Assets under Management Growth
Total AuM increased by 10% over the half to $52.5bn, driven by investment outperformance (+$2.6bn) and net inflows (+$2.3bn).
Strong Net Flows and Subscriptions
Subscriptions rose 39% year-on-year to $5.7bn while redemptions fell 35% to $3.4bn, producing net inflows of approximately $2.3bn for the period.
Robust Profitability Driven by Seed Gains
Seed capital delivered pretax gains of GBP 55.4m, contributing to profit before tax increasing 64% to GBP 81.9m and diluted EPS rising 89% to 10.1p (excluding seed returns diluted EPS was 3.1p).
Operating Efficiency and Margins
Adjusted EBITDA was GBP 20.9m with an operating margin of 31%; total operating costs were broadly flat, up ~1% year-on-year, reflecting tight cost control.
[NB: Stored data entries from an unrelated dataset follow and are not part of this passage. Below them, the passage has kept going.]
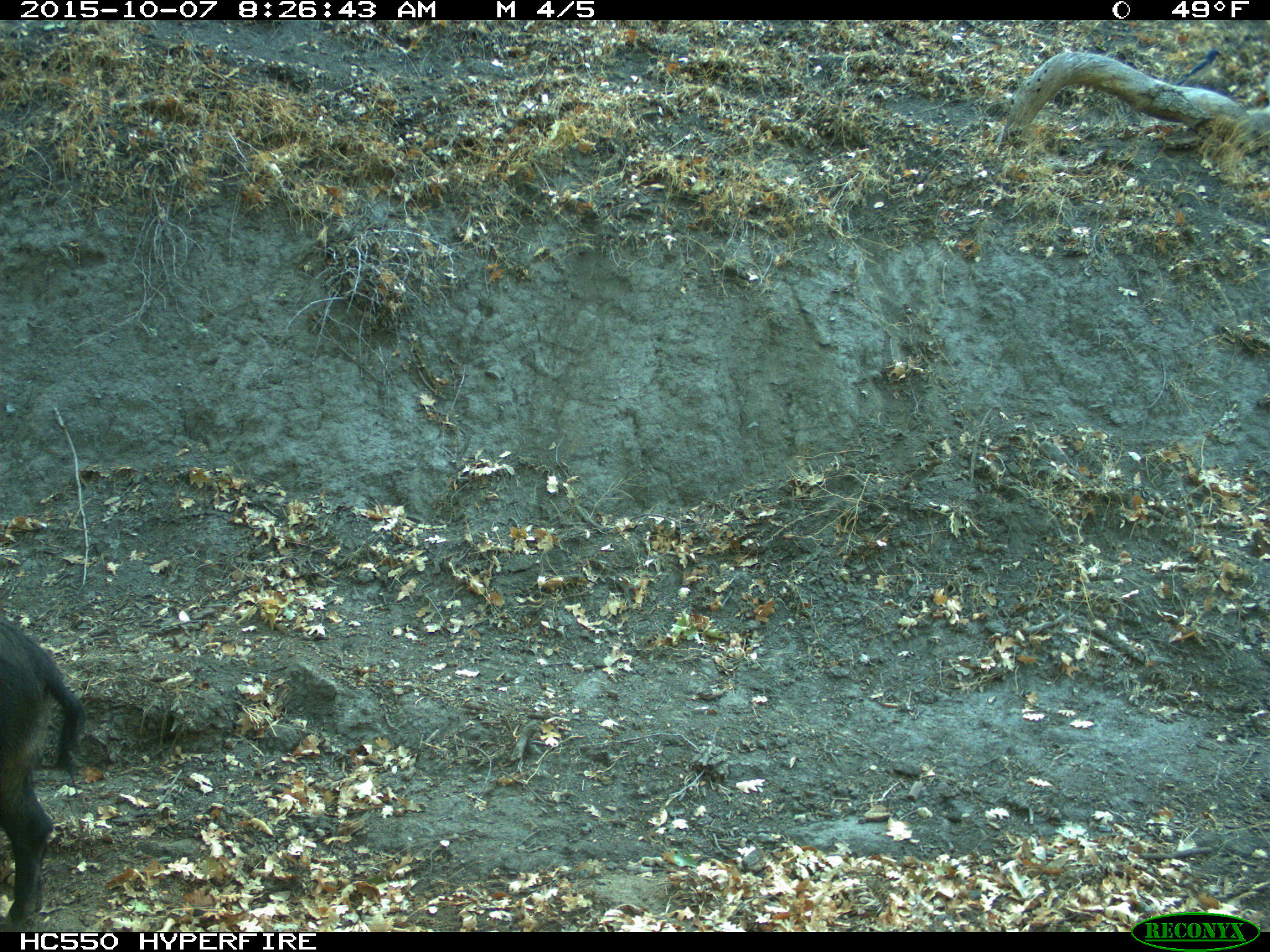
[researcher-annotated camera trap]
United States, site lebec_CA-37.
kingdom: Animalia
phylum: Chordata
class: Mammalia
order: Artiodactyla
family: Suidae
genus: Sus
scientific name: Sus scrofa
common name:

Balance Sheet Strength and Liquidity
Total financial resources of GBP 573.6m vs. capital requirements of GBP 93.3m, implying excess financial resources of GBP 480m (67p per share); cash at period end GBP 261m and seed investments market value GBP 391m.
Product and Geographic Expansion
Equities AUM grew 17% to $8.8bn and local offices AUM rose 8% to $8.4bn (equities 17% of group assets; local offices 16%), with new products launched (regional LatAm equity strategy) and new offices operational (Qatar; Mexico regulatory approval expected).
Investment Performance Outperformance
82% of the firm's assets outperformed peers over 1 year (70% over 3 years, 58% over 5 years); broader EM indices outperformed developed markets (EM Equity +30% vs MSCI World +20%; EM local currency bonds ~+20%).
Improving Pipeline and Client Demand
Management reports a healthier client pipeline versus prior periods, with stronger institutional interest and increasing retail engagement in equities and local currency products.